Sus caminatas matutinas que solían ser de 45 a 55 minutos de pronto se prolongaron a hora y media y casi dos; y según me contaban otros amigos, lo veían caminando tan lejos como tres o cuatro kilómetros fuera del vecindario. Siempre con el torso y las pantorrillas desnudas, barbado, desaliñado y con el pelo bastante más largo de lo habitual. Y evidentemente ya no se ocupaba en lo mínimo por lavar aquella indumentaria. De hecho, Carola lo hacía a escondidas de él, a la vez que le suplicaba fuera al barbero, pero él, ofreciendo que lo haría, nunca lo hacía.

Ya era tema de preocupante conversación en la familia la extraña conducta de aquel, al extremo que no pocas veces me invitaron para darles mi opinión. Por supuesto, por respeto a mi amigo, siempre traté de ser cauto y no ofenderlo.    

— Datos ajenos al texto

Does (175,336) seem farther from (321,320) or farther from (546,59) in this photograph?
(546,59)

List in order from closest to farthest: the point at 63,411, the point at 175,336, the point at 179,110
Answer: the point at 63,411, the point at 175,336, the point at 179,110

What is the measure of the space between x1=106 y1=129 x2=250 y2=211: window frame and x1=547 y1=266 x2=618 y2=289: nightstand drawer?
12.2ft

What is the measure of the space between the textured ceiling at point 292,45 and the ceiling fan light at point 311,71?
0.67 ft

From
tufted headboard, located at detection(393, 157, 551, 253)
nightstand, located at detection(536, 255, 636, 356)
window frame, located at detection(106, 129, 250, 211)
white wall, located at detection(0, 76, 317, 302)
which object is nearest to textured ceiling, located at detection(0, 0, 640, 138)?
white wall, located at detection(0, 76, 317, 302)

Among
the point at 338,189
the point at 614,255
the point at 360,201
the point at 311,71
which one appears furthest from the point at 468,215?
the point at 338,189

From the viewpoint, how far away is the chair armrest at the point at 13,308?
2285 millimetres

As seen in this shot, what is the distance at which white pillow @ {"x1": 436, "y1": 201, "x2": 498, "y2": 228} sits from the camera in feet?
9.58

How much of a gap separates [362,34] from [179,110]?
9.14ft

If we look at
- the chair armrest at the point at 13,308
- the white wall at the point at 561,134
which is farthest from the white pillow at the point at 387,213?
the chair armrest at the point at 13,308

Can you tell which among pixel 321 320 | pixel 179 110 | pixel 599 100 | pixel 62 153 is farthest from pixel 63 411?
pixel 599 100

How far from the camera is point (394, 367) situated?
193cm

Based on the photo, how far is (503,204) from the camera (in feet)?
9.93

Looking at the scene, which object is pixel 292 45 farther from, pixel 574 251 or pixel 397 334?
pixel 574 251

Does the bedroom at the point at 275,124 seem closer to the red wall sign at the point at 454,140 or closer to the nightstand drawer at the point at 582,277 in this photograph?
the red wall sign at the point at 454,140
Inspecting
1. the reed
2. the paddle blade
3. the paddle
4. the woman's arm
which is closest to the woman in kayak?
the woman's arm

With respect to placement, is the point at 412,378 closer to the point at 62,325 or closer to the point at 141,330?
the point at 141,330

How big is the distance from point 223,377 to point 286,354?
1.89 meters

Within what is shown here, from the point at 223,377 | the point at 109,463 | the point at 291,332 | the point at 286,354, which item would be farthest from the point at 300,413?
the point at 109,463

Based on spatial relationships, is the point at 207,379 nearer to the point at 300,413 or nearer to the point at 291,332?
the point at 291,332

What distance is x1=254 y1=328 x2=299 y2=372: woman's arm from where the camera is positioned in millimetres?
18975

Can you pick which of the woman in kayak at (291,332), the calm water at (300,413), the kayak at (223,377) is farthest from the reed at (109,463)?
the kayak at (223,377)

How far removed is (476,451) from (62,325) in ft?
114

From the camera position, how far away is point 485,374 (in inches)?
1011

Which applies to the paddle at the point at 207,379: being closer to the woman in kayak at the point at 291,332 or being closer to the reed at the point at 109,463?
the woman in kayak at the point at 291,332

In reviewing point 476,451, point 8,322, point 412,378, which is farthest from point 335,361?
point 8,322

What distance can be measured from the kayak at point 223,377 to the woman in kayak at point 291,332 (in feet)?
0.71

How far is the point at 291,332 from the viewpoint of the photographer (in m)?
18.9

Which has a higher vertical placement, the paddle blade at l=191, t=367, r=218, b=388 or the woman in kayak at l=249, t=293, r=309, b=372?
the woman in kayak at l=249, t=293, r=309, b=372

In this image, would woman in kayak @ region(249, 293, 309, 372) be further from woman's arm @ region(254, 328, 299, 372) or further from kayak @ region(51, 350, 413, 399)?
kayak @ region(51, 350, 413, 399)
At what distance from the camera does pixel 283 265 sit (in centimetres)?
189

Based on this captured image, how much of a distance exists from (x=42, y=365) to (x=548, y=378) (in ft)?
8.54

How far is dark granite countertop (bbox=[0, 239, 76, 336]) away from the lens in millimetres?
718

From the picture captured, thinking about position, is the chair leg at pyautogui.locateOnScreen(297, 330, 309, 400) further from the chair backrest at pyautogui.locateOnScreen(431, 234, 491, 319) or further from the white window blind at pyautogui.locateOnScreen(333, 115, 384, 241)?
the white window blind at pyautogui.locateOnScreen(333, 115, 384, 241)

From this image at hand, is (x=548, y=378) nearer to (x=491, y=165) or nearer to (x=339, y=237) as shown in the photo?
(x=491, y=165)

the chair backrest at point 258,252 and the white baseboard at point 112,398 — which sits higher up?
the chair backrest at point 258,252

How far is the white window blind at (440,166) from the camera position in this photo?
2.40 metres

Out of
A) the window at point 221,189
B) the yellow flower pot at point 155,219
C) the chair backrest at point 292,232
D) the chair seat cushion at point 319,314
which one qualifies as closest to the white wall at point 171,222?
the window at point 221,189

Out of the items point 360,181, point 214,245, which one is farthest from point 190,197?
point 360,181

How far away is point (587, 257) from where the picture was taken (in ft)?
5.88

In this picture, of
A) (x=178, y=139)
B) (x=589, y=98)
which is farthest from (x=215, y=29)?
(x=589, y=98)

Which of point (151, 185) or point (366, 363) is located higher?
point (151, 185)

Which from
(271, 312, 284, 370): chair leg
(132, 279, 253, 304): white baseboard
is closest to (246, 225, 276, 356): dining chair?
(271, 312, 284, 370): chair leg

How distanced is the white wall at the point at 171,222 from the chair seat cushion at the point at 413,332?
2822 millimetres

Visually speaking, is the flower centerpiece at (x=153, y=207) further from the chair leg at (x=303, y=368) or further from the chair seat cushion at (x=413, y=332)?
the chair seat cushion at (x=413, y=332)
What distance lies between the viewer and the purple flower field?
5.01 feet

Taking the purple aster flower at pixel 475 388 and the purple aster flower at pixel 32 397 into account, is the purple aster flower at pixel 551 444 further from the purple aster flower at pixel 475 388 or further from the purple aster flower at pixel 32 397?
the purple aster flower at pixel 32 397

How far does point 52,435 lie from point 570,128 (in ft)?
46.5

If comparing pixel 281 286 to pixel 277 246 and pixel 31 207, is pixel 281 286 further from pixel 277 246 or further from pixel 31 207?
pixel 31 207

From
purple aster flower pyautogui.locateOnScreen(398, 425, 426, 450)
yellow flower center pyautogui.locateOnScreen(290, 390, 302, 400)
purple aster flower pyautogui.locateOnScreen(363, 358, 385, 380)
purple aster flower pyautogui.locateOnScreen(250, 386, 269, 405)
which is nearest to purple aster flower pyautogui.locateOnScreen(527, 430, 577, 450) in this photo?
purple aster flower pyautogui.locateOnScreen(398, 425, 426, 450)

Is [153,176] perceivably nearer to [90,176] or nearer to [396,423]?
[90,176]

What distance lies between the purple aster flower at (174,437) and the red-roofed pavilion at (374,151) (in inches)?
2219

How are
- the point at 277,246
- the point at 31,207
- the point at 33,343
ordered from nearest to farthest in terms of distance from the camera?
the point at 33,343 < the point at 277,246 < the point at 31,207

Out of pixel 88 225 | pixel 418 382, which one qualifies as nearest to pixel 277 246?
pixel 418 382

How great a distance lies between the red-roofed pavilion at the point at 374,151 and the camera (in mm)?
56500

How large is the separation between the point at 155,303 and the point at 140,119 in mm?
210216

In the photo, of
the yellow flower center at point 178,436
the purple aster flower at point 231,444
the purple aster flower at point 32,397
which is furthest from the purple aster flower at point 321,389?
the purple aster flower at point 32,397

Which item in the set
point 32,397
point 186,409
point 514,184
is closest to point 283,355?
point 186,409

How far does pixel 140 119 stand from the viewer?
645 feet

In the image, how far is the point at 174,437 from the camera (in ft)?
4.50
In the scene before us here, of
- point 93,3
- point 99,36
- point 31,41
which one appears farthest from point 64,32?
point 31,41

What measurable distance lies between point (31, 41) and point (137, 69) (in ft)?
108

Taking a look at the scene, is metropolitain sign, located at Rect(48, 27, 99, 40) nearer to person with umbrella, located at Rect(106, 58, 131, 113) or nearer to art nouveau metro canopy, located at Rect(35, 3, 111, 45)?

Sin embargo, pocos días después, alguna tarde de jueves cuando salí a tomar el mate con otro amigo, al pasar caminando frente a la barbería del parque Patricios, de reojo vi en sus espejos a mi amigo pasando enfrente. Mi sorpresa fue enorme, una vez yo sabía que aquel no podía estar ahí. Pero ahí estaba. Me detuve y me acerqué a aquellos amplios espejos. Y para mi sorpresa, aquel hizo lo mismo. No hasta cuando lo tuve justo a diez o doce pulgadas de distancia reaccioné. 

Frente a mí estaba un viejo amigo, mi mejor amigo quizá. Yo lo reconocía. Sin embargo, ahora lucía sucias barbas enmarañadas y cabellos desordenados, ojos vivos, colorados y saltones y extasiada sonrisa. Me preguntaba a mí mismo qué le habría sucedido. Quise hablarle, pero no pude. La imagen que se reflejaba en aquel simplemente me miraba sonriente aunque sin verme, totalmente despreocupado y ajeno a mí. 

Finalmente me convencí. Aquel amigo que yo veía ahí era yo. Estábamos ahí los dos, pero ni uno ni otro era aquel alegre anfitrión de dos años atrás.

Lo llamé por mi nombre, y entonces algo cambió en él. De aquella risa fuera de sí, se puso serio, dubitativo, y finalmente me vio con atención, como reconociéndome, y de pronto sus ojos estallaron en un júbilo de alegría y lágrimas que nos incitó a abrazarnos, y justo entonces, hicimos añicos el espejo.